WHAT TO WORK ON:
A – In the forum thread about bands getting the audience on stage, copy the passage from "I think its fine" up to and including "Explorer (May 9, 2011)".
B – Extend the forum thread about bands getting the audience on stage, starting after its last line.

EXCERPT:

>>>>

# Telling the audience to get up on stage



## Obfuscator (May 9, 2011)

What do you guys think about the bands that tell/force the audience to get up on stage/mosh/do something.

I think its kinda annoying but you guys think it really helps the band's stage presence?


----------



## avenger (May 9, 2011)

I think its fine to say something like "fucking mosh!" or yell something to tell people now is the time to go crazy if its at a break just before a huge part of the song comes in.

But begging people to do something is lame.


----------



## Explorer (May 9, 2011)

Purely from an audience management point of view, it's easy to have the audience do an action which has a motivation, and hard to do one which has less motivation.

Getting on stage could seem neat for a variety of reasons: being near the band, a troublemaker liking being the center of attention, etc.

Getting off stage doesn't seem as neat. Why would someone leave? Politeness. What about the troublemaker who likes being the center of attention, though? Why would such a person get off stage, especially if there is more payoff by humiliating the band?

And now, imagine that there is more than one troublemaker on the stage. "Hey, neat mic! I'm taking it!" "Hey, cool guitars back on this rack!" 

Thanks, but no thanks. Why take the risk?


----------



## Bloody_Inferno (May 9, 2011)

Seriously, Explorer said it best.


----------



## soliloquy (May 9, 2011)

theres a video of Zakk Wylde floating around where he pulled a few people from the crowd onto the stage, and threw his guitar on one of the guys. the awesome part about it was that the guy knew how to play the song, so he started playing. i thought that was the coolest thing ever! 

and stories go for other guitarists like john mayer who called a kid from the audience. sure, rumors go around saying it was staged as he did the same thing at 2 or 3 other shows, and he gave him his squire and all...so it seemed a bit of a publicity stunt. but still, its a cool gesture.


----------



## jymellis (May 9, 2011)

i will just leave this here


----------



## Bloody_Inferno (May 9, 2011)

This too:


----------



## brutalwizard (May 9, 2011)

if you watch the bands on the welcome to hell tour

acacia strain and i declare war synchronized what they were going to say, like it was part of the set list haha


----------



## highlordmugfug (May 9, 2011)




----------



## soliloquy (May 9, 2011)

here we go. this is the video where zakk invites tones of people on stage, one of them starts soloing and playing the song. he gets a kiss from zakk too! how cool is this?!


----------



## Onimacaroni (May 11, 2011)

Can work well if the crowd is into it, if theyre not too bothered i think it seems a bit desperate! also more people on stage is a nightmare, we played a gig were the stage was just the floor, n someone ended up falling through our other guitarists 6505 n cab!! if the stage was big enough then go ahead get people up but if theres a good chance our gears getting knocked over, fuck that!!


----------



## steve1 (May 11, 2011)

generally i think its a bit lame.

Zakk Wylde however can pull it off. Being a legend allows you to do such things.


----------



## Chickenhawk (May 11, 2011)

soliloquy said:


> here we go. this is the video where zakk invites tones of people on stage, one of them starts soloing and playing the song. he gets a kiss from zakk too! how cool is this?!

<<<<

STORED RECORDS:
>>>>

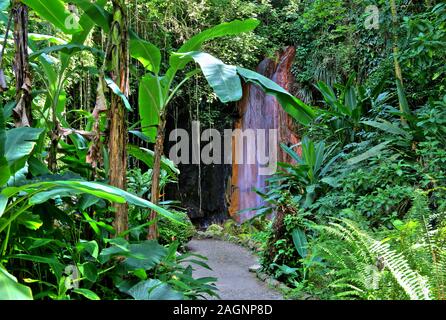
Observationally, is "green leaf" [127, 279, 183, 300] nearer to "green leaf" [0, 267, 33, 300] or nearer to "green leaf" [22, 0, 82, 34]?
"green leaf" [0, 267, 33, 300]

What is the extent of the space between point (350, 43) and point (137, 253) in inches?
221

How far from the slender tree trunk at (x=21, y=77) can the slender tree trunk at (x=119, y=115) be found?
450 mm

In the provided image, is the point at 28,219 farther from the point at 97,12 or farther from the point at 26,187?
the point at 97,12

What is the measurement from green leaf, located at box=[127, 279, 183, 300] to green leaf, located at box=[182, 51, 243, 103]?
957 millimetres

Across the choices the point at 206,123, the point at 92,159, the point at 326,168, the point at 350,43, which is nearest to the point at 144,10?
the point at 206,123

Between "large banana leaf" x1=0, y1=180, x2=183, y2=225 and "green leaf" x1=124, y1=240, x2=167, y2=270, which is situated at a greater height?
"large banana leaf" x1=0, y1=180, x2=183, y2=225

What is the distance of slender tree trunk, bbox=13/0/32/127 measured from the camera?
2.23 meters

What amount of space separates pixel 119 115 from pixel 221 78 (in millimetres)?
630

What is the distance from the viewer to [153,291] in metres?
1.92

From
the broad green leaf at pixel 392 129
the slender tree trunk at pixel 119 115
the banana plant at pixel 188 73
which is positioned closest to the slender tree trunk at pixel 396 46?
the broad green leaf at pixel 392 129

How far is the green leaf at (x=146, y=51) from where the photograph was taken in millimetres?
2617

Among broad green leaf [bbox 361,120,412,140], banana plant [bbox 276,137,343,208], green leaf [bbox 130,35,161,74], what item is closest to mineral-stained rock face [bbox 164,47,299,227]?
banana plant [bbox 276,137,343,208]

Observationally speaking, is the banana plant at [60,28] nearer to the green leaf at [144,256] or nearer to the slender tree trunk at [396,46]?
the green leaf at [144,256]

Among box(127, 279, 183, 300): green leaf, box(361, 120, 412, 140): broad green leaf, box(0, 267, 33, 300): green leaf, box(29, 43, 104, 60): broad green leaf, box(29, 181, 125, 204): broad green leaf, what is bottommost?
box(127, 279, 183, 300): green leaf
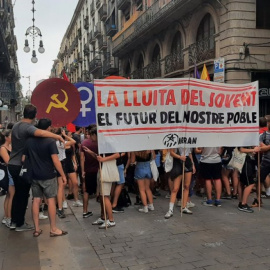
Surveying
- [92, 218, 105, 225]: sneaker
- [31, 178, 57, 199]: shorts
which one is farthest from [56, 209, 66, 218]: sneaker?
[31, 178, 57, 199]: shorts

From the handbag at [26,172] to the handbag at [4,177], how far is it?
649 mm

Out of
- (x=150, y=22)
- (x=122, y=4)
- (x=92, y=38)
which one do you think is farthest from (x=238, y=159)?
(x=92, y=38)

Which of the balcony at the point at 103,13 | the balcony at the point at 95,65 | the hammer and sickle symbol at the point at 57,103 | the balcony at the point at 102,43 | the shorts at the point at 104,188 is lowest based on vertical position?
the shorts at the point at 104,188

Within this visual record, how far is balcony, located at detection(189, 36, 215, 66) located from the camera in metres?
15.0

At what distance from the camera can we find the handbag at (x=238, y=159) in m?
6.45

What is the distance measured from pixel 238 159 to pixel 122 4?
2356 cm

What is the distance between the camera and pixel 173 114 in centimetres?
576

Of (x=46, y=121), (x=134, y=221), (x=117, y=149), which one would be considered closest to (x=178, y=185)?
(x=134, y=221)

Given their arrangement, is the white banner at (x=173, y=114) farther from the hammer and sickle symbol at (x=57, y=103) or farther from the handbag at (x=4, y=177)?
the handbag at (x=4, y=177)

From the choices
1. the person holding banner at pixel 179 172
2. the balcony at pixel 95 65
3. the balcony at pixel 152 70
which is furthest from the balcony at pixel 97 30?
the person holding banner at pixel 179 172

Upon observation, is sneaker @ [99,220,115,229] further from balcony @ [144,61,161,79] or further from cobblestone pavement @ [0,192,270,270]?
balcony @ [144,61,161,79]

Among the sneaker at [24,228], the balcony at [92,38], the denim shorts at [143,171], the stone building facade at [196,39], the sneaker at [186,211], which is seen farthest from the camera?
the balcony at [92,38]

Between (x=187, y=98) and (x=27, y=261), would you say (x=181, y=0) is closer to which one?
(x=187, y=98)

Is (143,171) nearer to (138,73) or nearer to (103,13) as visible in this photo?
(138,73)
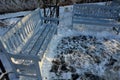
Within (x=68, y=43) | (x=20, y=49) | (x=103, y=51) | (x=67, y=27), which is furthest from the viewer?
(x=67, y=27)

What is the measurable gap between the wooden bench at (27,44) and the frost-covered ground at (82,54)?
519 mm

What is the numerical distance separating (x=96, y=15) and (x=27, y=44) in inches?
105

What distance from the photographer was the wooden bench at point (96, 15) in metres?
5.84

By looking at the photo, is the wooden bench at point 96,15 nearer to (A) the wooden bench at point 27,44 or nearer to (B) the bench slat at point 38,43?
(A) the wooden bench at point 27,44

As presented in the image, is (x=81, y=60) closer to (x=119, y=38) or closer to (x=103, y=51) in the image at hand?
(x=103, y=51)

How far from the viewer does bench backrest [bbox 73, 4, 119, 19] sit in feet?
19.1

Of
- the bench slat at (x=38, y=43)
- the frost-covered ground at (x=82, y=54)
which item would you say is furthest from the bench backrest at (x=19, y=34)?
the frost-covered ground at (x=82, y=54)

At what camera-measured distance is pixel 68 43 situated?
5.68m

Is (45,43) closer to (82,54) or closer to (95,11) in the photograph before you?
(82,54)

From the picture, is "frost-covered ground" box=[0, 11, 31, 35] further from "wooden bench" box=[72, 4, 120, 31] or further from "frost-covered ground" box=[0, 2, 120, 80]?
"wooden bench" box=[72, 4, 120, 31]

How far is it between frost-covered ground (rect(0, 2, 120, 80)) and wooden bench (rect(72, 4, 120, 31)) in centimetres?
38

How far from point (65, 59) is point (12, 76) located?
1.47 metres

<<<<

OUTPUTS FOR THE TASKS:
A –
I think its fine to say something like "fucking mosh!" or yell something to tell people now is the time to go crazy if its at a break just before a huge part of the song comes in.

But begging people to do something is lame.


----------



## Explorer (May 9, 2011)

B –
That's fucking amazing.

I'm seeing BLS this Saturday, and a good friend of ours does musicals with Red Line Chemistry's drum tech...so we'll be on the second stage of Rockfest for most of the day...

Nothing as badass as that, though.



steve1 said:


> generally i think its a bit lame.
> 
> Zakk Wylde however can pull it off. Being a legend allows you to do such things.



Most Zakk fans are because of BLS, and not Ozzy, and it's because he's so fucking down to earth with his fans. Hell, he handed a random dude his guitar, and gave him control of his pedalboard.

Personally, I've NEVER liked people getting on stage while I was playing, or bouncing for a show. The real quick stage dive is fine, as long as you don't touch anything on stage. But, I've never had bandmates or bands I've managed that thought the same. So, instead of bouncing a show, I quickly turn into a tech and have to fix everything that gets messed up.

But, whatever puts on a good show, I guess. This is also why I haven't played a show in forever...I tend to punch people in the face that touch my shit...which makes the show turn for the south.


----------



## Blasphemer (May 12, 2011)

I'm not a fan of it personally. If you're a big act, its different, but I've seen WAY too many shitty bands up here yell "GET UP TO THE FRONT", and "GET UP ON THE FUCKING STAGE" to make me ever be comfortable with it.


----------



## Hallic (May 12, 2011)

Edit: this doesn't directly adresses the OP subject but...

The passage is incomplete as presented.